Elle haussa les épaules et prit un morceau de légumes dont la couleur jaune scintillait sous les lumières artificielles.

— Citron ? s’étonna-t-elle en mâchant. Et ton allergie ?

— Ce n’est qu’un arôme de synthèse, il n’y pas de trace de limonène… je ne suis pas inconsciente, rit-elle.

— C’est délicieux en tout cas… Je n’arrive pas à trouver en quoi tu n’excelles pas.
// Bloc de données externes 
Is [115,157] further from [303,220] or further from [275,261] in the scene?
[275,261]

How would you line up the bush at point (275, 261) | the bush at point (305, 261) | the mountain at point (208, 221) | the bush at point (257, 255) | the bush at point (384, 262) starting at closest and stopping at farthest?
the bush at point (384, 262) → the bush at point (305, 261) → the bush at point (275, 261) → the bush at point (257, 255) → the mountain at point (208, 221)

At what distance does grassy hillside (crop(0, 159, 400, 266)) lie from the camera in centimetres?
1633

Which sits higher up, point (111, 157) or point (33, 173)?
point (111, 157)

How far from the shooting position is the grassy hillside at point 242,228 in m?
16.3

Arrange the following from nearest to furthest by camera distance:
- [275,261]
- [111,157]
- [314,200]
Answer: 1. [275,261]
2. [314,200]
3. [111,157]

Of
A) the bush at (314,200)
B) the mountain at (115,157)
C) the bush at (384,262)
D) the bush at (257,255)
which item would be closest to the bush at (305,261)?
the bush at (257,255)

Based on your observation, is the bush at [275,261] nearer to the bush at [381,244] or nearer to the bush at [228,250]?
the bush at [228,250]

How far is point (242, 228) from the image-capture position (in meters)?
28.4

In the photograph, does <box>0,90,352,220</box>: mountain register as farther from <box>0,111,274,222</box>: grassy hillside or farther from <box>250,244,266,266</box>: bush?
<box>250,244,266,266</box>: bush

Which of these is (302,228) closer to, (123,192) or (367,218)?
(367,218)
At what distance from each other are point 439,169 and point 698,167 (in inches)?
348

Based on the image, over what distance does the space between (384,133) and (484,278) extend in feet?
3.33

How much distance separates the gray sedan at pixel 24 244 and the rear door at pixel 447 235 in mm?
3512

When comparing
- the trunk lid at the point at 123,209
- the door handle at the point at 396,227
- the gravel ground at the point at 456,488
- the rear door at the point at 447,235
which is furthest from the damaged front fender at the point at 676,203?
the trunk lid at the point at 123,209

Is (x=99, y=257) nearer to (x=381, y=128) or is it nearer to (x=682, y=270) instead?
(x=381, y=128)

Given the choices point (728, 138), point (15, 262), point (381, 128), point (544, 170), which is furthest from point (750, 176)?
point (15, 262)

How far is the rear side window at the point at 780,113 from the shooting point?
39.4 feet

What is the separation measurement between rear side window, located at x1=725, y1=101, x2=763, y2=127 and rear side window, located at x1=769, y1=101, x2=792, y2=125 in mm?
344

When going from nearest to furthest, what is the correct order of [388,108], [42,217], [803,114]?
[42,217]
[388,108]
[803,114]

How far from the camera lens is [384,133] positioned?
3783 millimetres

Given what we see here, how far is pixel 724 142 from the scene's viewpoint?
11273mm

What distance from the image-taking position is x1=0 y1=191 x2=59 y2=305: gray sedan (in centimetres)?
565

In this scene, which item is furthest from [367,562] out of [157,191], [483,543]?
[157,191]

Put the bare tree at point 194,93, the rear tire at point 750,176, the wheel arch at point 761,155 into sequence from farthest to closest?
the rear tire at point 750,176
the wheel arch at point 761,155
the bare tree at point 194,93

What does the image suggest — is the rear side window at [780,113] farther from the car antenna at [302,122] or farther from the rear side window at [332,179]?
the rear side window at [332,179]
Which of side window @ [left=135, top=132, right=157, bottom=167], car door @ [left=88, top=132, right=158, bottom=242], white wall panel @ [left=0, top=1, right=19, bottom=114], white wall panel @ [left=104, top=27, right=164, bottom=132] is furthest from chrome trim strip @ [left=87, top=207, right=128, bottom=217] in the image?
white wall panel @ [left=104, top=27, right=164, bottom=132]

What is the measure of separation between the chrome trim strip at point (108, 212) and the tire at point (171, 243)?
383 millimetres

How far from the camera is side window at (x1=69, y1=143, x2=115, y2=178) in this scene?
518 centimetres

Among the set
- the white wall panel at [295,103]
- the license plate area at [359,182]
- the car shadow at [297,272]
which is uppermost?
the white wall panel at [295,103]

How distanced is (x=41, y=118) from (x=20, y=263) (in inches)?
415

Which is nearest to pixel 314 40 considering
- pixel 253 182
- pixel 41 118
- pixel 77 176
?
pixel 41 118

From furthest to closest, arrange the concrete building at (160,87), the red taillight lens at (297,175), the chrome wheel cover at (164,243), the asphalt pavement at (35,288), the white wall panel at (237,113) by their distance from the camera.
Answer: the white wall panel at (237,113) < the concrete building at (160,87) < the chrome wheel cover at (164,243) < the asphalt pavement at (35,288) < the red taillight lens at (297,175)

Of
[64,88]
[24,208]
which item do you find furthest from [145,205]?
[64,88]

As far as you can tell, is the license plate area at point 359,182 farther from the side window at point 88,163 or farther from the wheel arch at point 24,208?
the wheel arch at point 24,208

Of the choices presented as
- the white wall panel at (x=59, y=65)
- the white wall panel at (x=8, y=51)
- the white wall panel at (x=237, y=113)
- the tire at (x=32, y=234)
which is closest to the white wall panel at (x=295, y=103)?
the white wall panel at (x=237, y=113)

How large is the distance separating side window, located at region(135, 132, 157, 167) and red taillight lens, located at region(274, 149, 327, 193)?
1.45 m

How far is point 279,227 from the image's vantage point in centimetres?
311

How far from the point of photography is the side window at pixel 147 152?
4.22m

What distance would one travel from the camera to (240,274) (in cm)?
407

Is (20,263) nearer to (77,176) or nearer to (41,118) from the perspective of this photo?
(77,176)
Jonah était une asociale, rejetant le monde dans lequel elle vivait avec rancœur. Elle portait les cheveux courts en épis travaillés, avec des mèches plus longues sur le dessus de la tête et des mèches contrastées entre du blanc, du brun et du doré. Sa peau était claire, ses pommettes saillantes, son nez busqué et elle souriait peu. Mhyn était son contraire, son miroir, d’une bienveillance sans nom ; elle portait les cheveux longs et ondulés, le plus souvent repoussés sur une épaule, ses joues étaient parsemées de taches de rousseur sur une peau cannelle et son regard tranchait d’une teinte vert mentholé. Jonah était tombée en extase devant Mhyn. Dans ce monde qu’elle exécrait, elle avait fini par vomir ces lobbies qui poussaient les gens à sans cesse vouloir surpasser les autres, à les manipuler comme de simples produits de marketing, à les inciter à étaler leur bonheur artificiel comme un Leit Motiv sur tous les réseaux. Elle faisait le choix de se fermer autant que possible à ce bombardement permanent de publicités et d’étalage de vie privée.
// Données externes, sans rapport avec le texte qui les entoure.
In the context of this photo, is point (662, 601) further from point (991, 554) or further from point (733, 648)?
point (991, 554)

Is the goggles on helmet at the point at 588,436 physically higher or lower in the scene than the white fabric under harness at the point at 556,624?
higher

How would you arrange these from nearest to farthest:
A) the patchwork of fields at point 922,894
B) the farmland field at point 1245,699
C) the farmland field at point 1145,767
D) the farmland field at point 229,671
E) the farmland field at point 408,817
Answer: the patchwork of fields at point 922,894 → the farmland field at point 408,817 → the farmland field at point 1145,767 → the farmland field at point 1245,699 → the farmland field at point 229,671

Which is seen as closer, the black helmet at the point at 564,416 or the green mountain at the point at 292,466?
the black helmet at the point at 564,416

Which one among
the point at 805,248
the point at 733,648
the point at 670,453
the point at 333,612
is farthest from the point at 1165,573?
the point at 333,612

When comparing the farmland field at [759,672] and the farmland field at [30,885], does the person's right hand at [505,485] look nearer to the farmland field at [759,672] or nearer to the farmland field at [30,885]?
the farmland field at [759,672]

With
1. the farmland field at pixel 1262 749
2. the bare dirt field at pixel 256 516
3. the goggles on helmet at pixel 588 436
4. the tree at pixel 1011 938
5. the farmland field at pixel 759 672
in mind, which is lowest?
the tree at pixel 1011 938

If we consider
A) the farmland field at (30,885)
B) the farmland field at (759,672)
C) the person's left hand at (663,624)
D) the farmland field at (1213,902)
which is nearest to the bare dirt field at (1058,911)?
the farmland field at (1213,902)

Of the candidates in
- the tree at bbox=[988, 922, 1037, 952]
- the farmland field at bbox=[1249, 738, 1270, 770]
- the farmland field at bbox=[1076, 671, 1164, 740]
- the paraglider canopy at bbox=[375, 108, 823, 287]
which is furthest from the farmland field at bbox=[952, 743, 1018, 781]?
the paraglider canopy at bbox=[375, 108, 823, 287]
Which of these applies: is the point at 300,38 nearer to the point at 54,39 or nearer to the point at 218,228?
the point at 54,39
Elles vivaient ensemble depuis quelques mois, leur rapprochement s’était réalisé comme une évidence dans une époque où la loi du toujours plus était le seul « way of survive ». Leur union était comme un havre au milieu de la tourmente.

— Tiens, c’est joli ça… remarqua-t-elle avec un geste du menton vers un bracelet en argent qui apparut à la lisière de la manche de la ravissante rousse quand elle récupéra le plat.
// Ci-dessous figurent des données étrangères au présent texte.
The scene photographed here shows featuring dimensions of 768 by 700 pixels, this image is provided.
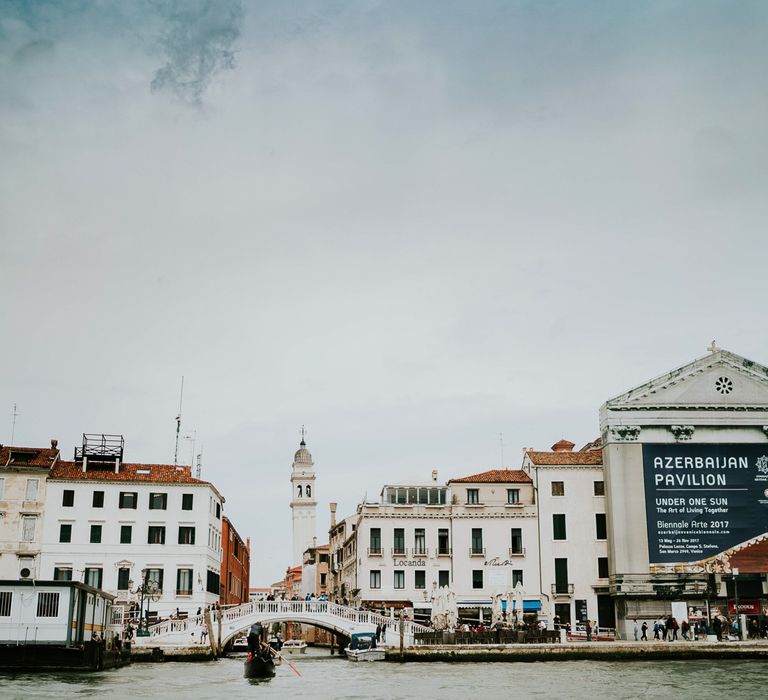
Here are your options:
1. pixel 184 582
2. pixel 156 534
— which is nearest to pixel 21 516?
pixel 156 534

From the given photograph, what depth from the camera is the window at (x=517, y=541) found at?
200 ft

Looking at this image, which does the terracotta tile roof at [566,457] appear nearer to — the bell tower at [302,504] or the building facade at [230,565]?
the building facade at [230,565]

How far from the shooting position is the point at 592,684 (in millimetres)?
35625

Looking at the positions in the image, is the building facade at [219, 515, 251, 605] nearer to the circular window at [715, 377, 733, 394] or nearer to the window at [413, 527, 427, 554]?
the window at [413, 527, 427, 554]

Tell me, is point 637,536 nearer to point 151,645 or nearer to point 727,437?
point 727,437

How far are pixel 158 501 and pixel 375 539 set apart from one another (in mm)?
13018

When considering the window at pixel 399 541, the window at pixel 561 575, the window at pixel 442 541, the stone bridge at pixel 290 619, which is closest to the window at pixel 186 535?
the stone bridge at pixel 290 619

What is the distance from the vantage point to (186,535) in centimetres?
5784

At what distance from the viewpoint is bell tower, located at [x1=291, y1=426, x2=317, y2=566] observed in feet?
393

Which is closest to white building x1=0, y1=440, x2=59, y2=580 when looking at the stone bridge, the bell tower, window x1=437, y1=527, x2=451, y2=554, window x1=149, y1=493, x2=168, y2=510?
window x1=149, y1=493, x2=168, y2=510

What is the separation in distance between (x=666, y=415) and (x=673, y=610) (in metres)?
11.4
— Oh… ça… une babiole que j’ai trouvé, fit-elle en tirant sur son vêtement.

La prunelle de Mhyn s’opacifia quand son connecteur oculaire se déclencha et elle s’excusa en se levant. Jonah tiqua :

— A cette heure-là ? Une réponse de boulot ?

Mhyn secoua la tête et abrégea sa réponse au message.

— Ce n’est rien. Encore une publicité.

Le soir-même, allongée sur le dos dans le lit commun, Jonah repensait au regard fuyant de Mhyn quand elle lui avait répondu. Elle savait clairement discerner quand celle-ci lui mentait. Elle n’arrivait pas à penser à autre chose. Après s’être assurée du sommeil de sa compagne, elle se leva et rejoignit le salon à pas feutrés. Elle chercha un instant dans le noir, puis dénicha le sac en cuir de framboise.

« Rien qu’un coup d’œil sur l’Appscreen, juste pour me rassurer. Elle a peut-être un problème dont elle ne veut pas me parler ? » pensa t-elle pour se dédouaner.

Elle trouva finalement le petit appareil et alluma l’écran. Elle connaissait le code par cœur et put accéder en quelques secondes au stockage de mails. Pourtant, cela ne la rassura en rien. Le dossier des dernières soixante-douze heures était vide. C’était impossible puisqu’elle avait reçu un message devant elle ce soir-même… alors quoi ? Elle l’avait effacé.

Jonah rangea la machine à sa place, hésitante.

Elle sursauta quand un nouvel écran apparut, illuminant l’appartement avec le visage de la nouvelle candidate à la présidence :

« Pour une vie trépidante et riche, votez Sozana Marquèz !

Cessez d’envier vos voisins, créez le buzz et offrez-vous la vie que vous méritez !

Sozana Marquèz bénéficie du soutien direct d’Anotherlife ! »

Les détecteurs aériens passant devant les baies vitrées de leur appartement avaient dû détecter sa présence en mode éveil, grâce aux capteurs thermiques. Ravalant un juron, Jonah se dépêcha de rejoindre la chambre, le cœur battant.